I was just hanging out with the bunch of authors, and I felt relieved to know that I'm not the only one who, once I'm in a space that I find comfortable and I feel like I kind of understand it, I immediately want to do something else. I think that's part of having a creative soul and an artistic soul. I want to be constantly challenged and engaged.
I definitely think that one of the reasons I wanted to pursue shark princess-- actually there's a multitude of reasons really. It's like that idea that there's a 'boy book' and a 'girl book', and hopefully now there's a middle-ground book too, you know, a non-binary/trans book. I really thought that Shark Princess would be that book you could hand to anybody, and I wanted to push that idea.
The other thing is that the work that I do, and the things that I get offered, often are very tied to my identity, and I wanted to break free of that and take that space. That shelf space, but also just that space as an author, as a creator, to say, 'I am not just your Indian author.'
I am that, and I'm super proud to be that, but I also am other things. And so that's kind of how I make the choices that I make. That's how I pursued Shark Princess. That's why I'm pursuing some of the editorial work. That's why I do some of the ink drawings and wood burnings. My interests are so vast. I dont want to pigeonhole myself, because the world will do that for me.
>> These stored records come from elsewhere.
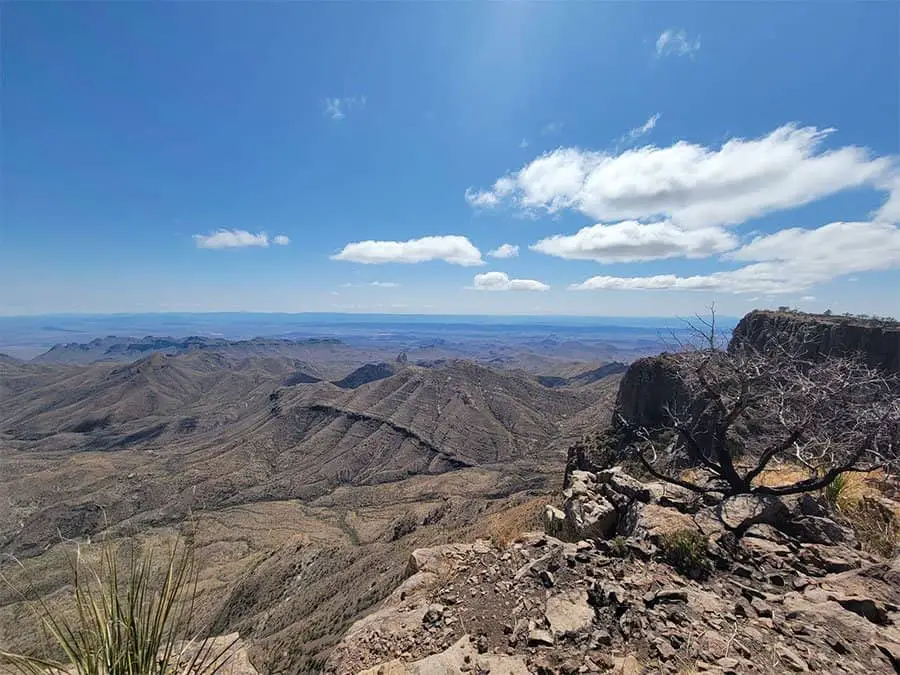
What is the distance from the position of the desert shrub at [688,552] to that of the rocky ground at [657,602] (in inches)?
0.8

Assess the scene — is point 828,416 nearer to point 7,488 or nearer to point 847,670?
point 847,670

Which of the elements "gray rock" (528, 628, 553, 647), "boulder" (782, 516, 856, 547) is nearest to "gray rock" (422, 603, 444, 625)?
"gray rock" (528, 628, 553, 647)

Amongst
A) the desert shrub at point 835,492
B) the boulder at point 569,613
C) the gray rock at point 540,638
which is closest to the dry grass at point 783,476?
the desert shrub at point 835,492

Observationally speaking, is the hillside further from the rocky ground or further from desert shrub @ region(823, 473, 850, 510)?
desert shrub @ region(823, 473, 850, 510)

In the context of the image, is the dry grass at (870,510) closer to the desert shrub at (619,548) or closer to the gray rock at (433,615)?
the desert shrub at (619,548)

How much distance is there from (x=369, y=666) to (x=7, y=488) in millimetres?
93675

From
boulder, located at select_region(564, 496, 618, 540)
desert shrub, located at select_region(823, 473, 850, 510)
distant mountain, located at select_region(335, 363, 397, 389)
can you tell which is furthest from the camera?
distant mountain, located at select_region(335, 363, 397, 389)

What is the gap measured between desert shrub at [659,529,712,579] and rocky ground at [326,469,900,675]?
0.8 inches

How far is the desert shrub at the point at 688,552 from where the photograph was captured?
7812 millimetres

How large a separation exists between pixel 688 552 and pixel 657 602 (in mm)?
1704

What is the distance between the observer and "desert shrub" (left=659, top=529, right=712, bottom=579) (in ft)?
25.6

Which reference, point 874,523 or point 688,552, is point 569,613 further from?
point 874,523

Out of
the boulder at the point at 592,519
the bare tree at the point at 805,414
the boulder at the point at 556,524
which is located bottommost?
the boulder at the point at 556,524

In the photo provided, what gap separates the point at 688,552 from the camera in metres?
8.01
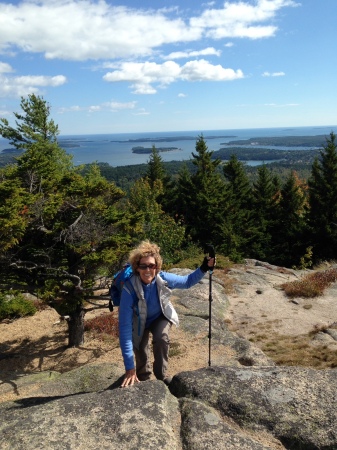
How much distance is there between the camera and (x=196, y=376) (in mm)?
4602

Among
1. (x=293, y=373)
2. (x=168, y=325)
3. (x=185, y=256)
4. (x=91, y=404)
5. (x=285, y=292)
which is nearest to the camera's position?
(x=91, y=404)

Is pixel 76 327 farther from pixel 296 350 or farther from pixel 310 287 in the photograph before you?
pixel 310 287

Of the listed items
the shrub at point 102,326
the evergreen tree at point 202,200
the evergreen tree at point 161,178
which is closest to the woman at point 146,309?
the shrub at point 102,326

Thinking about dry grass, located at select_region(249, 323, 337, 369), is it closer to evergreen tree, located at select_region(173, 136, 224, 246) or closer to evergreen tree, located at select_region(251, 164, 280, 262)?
evergreen tree, located at select_region(173, 136, 224, 246)

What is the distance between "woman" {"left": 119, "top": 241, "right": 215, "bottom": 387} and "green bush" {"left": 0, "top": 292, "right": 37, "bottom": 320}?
8.04 metres

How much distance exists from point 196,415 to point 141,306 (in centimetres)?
140

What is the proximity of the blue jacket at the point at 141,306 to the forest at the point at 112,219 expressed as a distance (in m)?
3.08

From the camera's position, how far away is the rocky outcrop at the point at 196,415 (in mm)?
3441

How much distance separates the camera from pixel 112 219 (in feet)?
28.9

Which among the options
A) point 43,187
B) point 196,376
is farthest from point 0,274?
point 196,376

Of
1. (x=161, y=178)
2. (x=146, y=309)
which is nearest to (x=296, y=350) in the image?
(x=146, y=309)

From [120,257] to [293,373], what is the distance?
5013 mm

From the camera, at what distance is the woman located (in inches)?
171

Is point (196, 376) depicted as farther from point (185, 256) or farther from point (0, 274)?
point (185, 256)
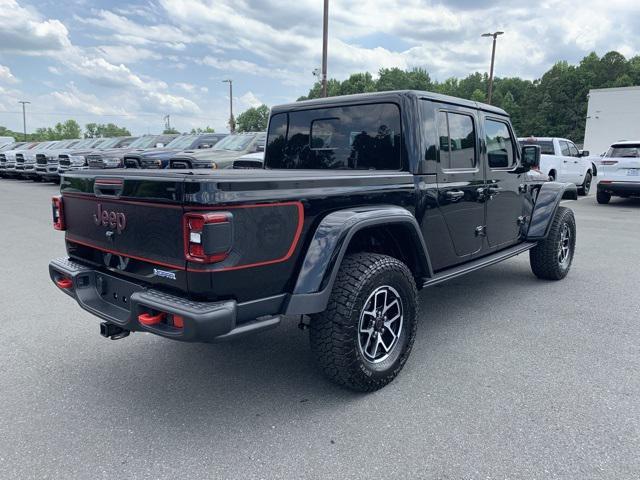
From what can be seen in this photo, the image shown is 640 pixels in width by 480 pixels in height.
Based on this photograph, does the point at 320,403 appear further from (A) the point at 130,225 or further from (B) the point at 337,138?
(B) the point at 337,138

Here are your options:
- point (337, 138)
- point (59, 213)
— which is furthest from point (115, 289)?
point (337, 138)

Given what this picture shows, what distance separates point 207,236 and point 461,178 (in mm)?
2394

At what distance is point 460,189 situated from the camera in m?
3.83

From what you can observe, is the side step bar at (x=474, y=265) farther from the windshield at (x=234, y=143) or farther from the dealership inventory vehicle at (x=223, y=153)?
the windshield at (x=234, y=143)

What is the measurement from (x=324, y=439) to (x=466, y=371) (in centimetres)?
126

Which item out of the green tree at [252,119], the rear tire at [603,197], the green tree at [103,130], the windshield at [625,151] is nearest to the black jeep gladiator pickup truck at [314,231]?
the windshield at [625,151]

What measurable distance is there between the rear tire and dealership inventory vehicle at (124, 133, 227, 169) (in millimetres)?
10790

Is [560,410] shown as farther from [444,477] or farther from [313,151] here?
[313,151]

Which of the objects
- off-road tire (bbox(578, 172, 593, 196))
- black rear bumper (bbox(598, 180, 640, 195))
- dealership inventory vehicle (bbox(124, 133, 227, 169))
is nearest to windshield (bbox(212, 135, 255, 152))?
dealership inventory vehicle (bbox(124, 133, 227, 169))

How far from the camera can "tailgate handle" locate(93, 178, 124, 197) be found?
106 inches

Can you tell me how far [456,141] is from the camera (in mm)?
3902

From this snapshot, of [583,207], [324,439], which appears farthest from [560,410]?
[583,207]

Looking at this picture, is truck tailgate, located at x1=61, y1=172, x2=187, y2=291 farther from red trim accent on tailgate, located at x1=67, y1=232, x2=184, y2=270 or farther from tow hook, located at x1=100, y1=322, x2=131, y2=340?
tow hook, located at x1=100, y1=322, x2=131, y2=340

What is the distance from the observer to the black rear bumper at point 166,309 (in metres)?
2.27
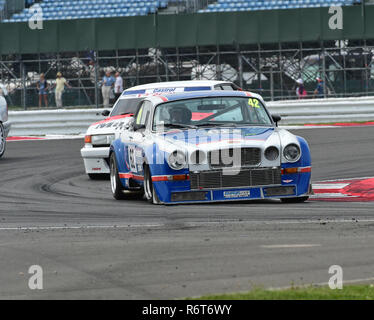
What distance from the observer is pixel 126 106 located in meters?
16.4

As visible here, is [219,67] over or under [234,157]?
over

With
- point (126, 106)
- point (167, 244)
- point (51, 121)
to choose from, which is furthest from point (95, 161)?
point (51, 121)

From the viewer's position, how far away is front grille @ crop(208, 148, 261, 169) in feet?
36.3

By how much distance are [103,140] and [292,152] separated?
16.6ft

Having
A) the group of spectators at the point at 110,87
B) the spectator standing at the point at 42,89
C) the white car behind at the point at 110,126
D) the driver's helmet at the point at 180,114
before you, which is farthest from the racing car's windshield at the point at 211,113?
the spectator standing at the point at 42,89

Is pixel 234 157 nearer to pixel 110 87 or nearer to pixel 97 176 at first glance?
pixel 97 176

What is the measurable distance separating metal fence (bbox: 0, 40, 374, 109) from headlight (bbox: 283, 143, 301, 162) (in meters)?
24.5

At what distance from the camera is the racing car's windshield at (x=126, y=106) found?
16.3 m

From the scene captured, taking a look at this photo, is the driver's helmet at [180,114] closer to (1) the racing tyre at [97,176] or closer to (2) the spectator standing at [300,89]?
(1) the racing tyre at [97,176]

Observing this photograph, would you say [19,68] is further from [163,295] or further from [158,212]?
[163,295]

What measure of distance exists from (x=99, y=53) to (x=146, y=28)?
2688 mm

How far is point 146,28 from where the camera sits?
37.9 m
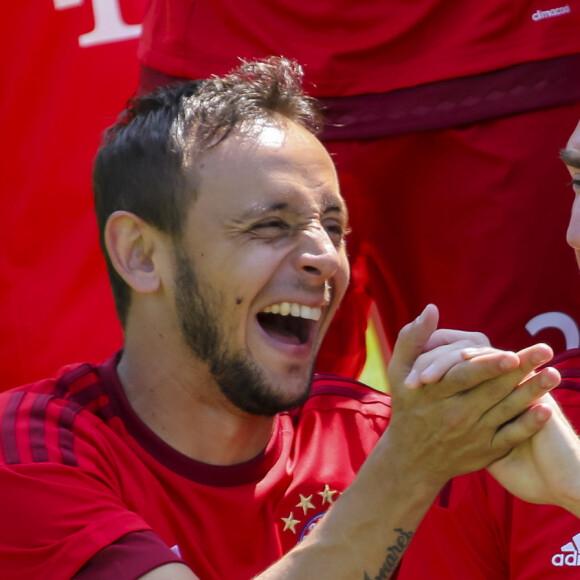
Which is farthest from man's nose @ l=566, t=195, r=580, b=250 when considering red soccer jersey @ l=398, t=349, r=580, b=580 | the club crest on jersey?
the club crest on jersey

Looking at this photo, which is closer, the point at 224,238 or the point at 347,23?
the point at 224,238

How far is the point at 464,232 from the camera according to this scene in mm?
2734

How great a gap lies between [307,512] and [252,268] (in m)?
0.48

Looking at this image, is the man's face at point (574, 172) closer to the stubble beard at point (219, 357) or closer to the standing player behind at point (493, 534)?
the standing player behind at point (493, 534)

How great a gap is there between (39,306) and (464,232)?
144 centimetres

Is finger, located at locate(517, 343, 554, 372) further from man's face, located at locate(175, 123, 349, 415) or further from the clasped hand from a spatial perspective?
man's face, located at locate(175, 123, 349, 415)

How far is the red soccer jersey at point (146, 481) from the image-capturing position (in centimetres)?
202

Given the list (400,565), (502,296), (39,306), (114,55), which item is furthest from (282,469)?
(114,55)

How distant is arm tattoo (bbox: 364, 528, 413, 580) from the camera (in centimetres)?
196

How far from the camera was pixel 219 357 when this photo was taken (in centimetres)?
230

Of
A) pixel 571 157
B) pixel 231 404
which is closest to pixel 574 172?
pixel 571 157

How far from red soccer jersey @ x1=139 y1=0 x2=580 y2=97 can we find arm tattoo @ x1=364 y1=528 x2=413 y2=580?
107cm

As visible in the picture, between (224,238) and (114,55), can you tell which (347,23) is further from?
(114,55)

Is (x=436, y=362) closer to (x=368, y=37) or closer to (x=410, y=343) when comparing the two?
(x=410, y=343)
I don't need to do that for myself.
You mentioned Shark Princess and this kind of boy book/girl book binary. I couldn't find the tweet, but I remember when Shark Princess came out, you were tweeting about an issue with a boy being pulled out of a classroom during a visit. Is that a response that you had often with Shark Princess?
That was something that was shared with me after the visit. Luckily, it wasn't before the visit. I think it would have thrown me off. In the course of Book One, we have Kitana, who is a girl shark, and she already has her crown and she's very happy to be a princess. And then eventually Mack, her best friend who's a boy shark joins her. And he also puts on a crown, and he is a princess too.
And so that idea of 'we can all celebrate princess fun and playing dress up'-- I believe the parents took issue with it and had pre-read the book and didn't let their kid participate in the author visit. I mean, every parent has a choice that they make for their own kid and their own family.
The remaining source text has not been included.